■ **DATA PROVIDED**
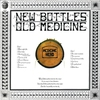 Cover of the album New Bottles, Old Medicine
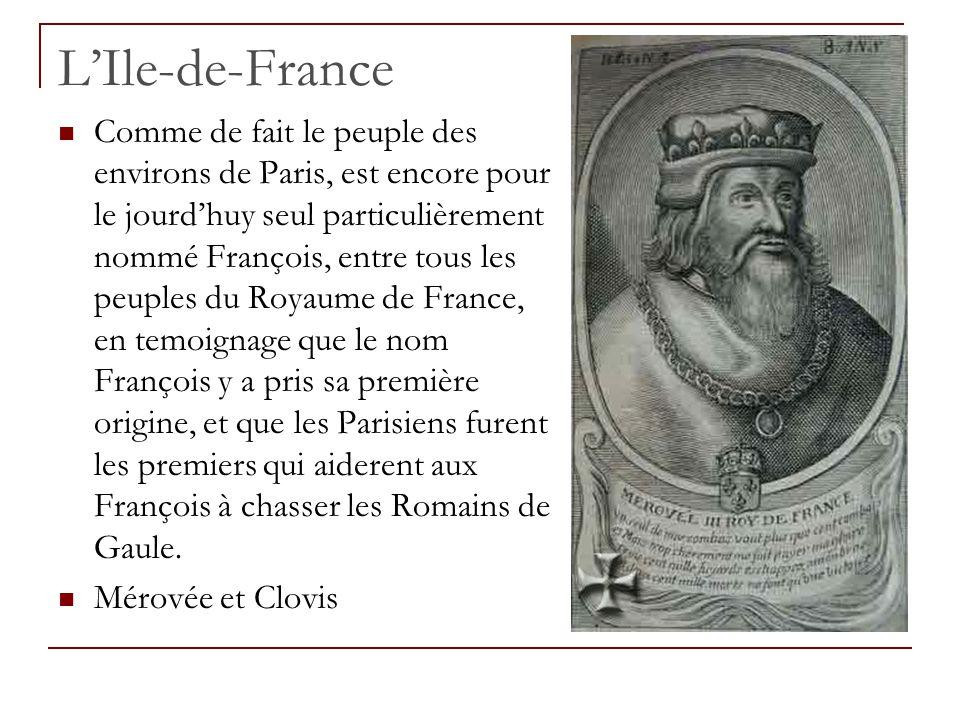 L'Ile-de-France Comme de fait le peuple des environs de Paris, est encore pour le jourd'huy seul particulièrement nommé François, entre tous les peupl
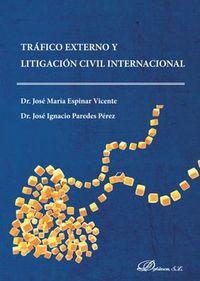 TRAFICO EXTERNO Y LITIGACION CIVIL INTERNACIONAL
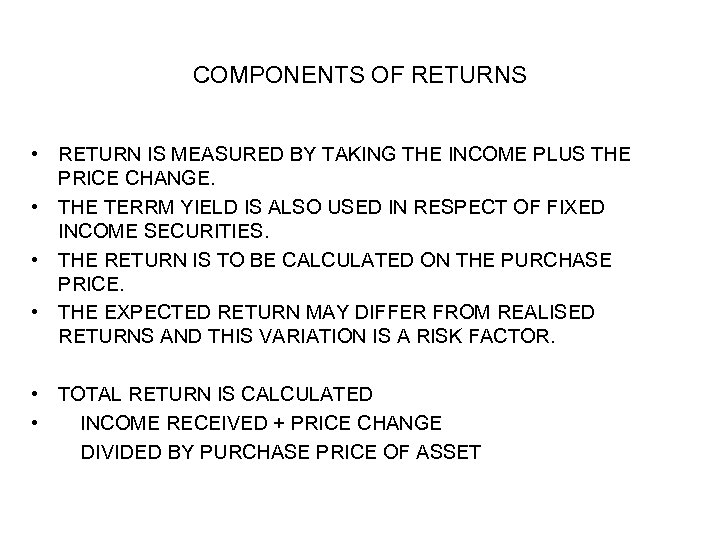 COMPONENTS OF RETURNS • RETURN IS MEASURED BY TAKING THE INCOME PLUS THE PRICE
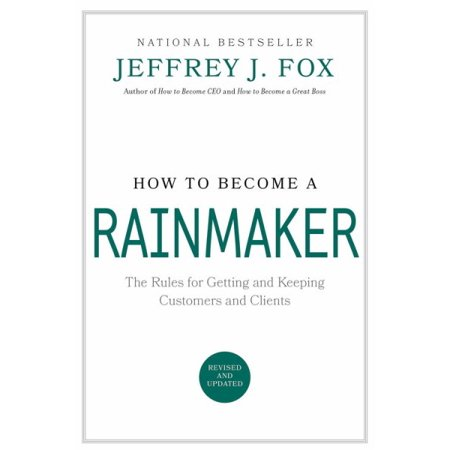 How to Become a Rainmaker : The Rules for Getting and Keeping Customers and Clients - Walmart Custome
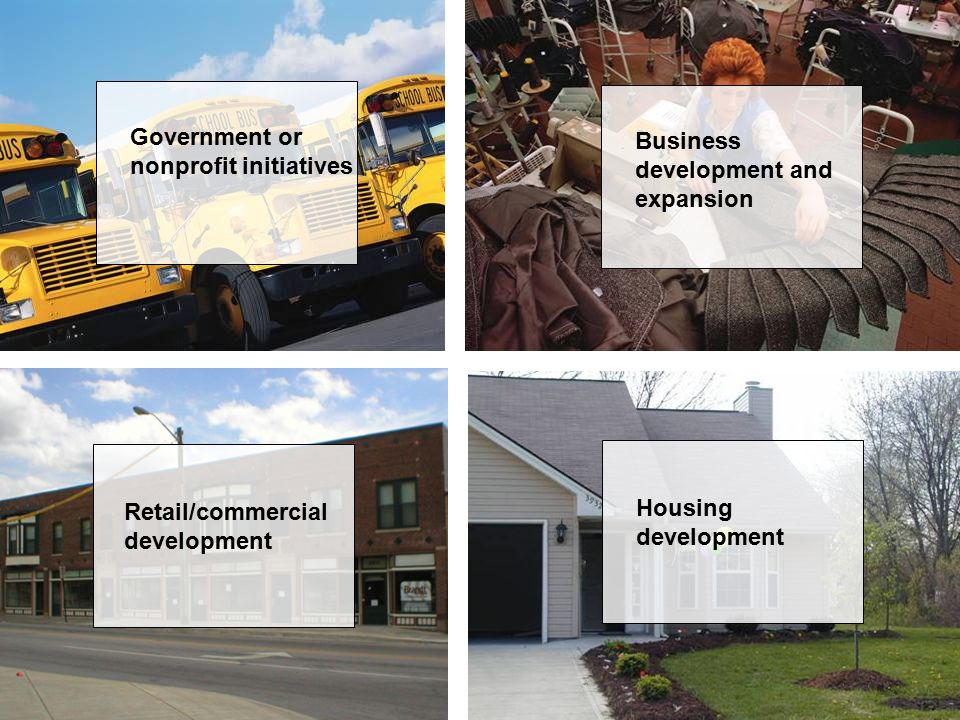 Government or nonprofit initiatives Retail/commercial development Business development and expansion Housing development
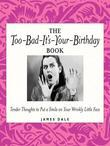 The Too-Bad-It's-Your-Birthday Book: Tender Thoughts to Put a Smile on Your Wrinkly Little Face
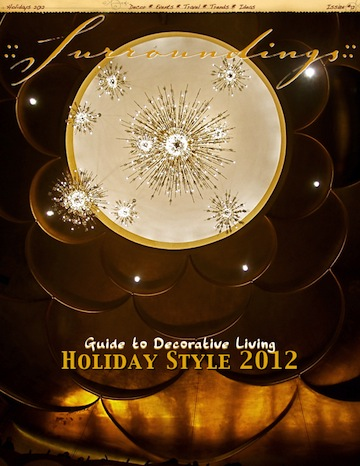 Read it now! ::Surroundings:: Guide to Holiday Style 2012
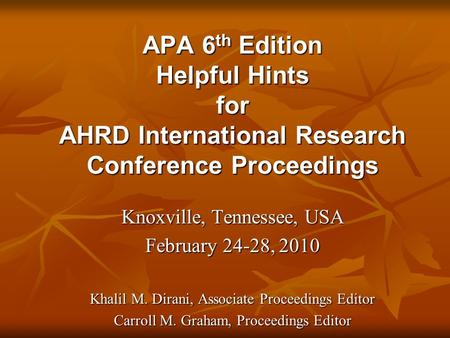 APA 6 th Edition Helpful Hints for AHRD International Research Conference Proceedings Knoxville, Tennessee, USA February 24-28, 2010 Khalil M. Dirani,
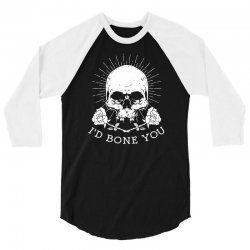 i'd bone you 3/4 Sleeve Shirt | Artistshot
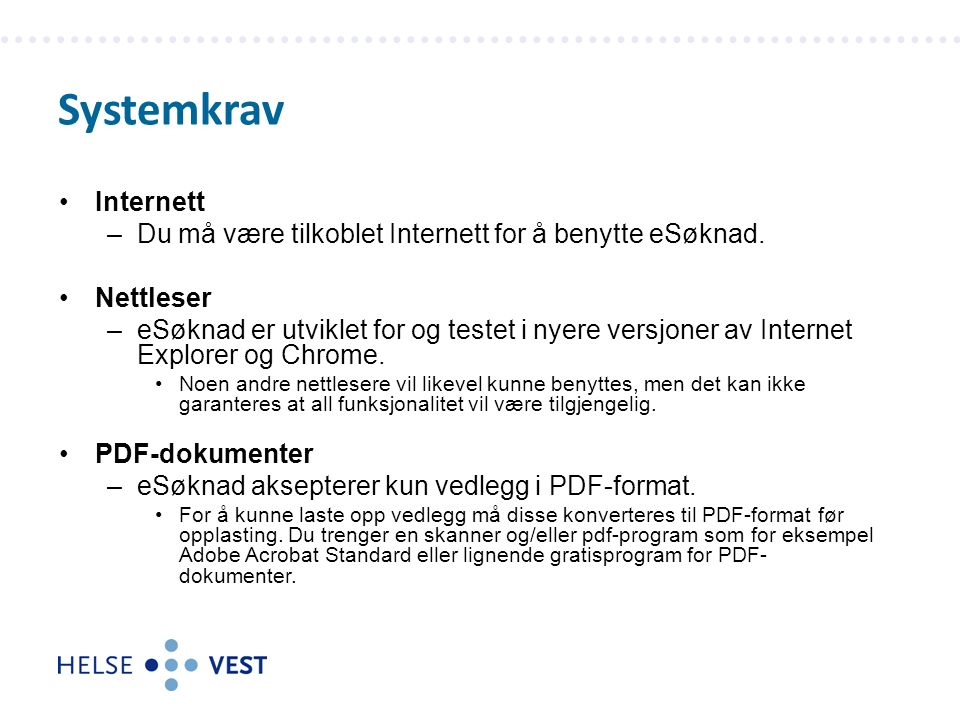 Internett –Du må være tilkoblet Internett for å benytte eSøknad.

■ **ASSIGNED TASK**
Restate the material above word for word; pictures do not belong in the copy.

■ **SOLUTION**
 Cover of the album New Bottles, Old Medicine
 L'Ile-de-France Comme de fait le peuple des environs de Paris, est encore pour le jourd'huy seul particulièrement nommé François, entre tous les peupl
 TRAFICO EXTERNO Y LITIGACION CIVIL INTERNACIONAL
 COMPONENTS OF RETURNS • RETURN IS MEASURED BY TAKING THE INCOME PLUS THE PRICE
 How to Become a Rainmaker : The Rules for Getting and Keeping Customers and Clients - Walmart Custome
 Government or nonprofit initiatives Retail/commercial development Business development and expansion Housing development
 The Too-Bad-It's-Your-Birthday Book: Tender Thoughts to Put a Smile on Your Wrinkly Little Face
 Read it now! ::Surroundings:: Guide to Holiday Style 2012
 APA 6 th Edition Helpful Hints for AHRD International Research Conference Proceedings Knoxville, Tennessee, USA February 24-28, 2010 Khalil M. Dirani,
 i'd bone you 3/4 Sleeve Shirt | Artistshot
 Internett –Du må være tilkoblet Internett for å benytte eSøknad.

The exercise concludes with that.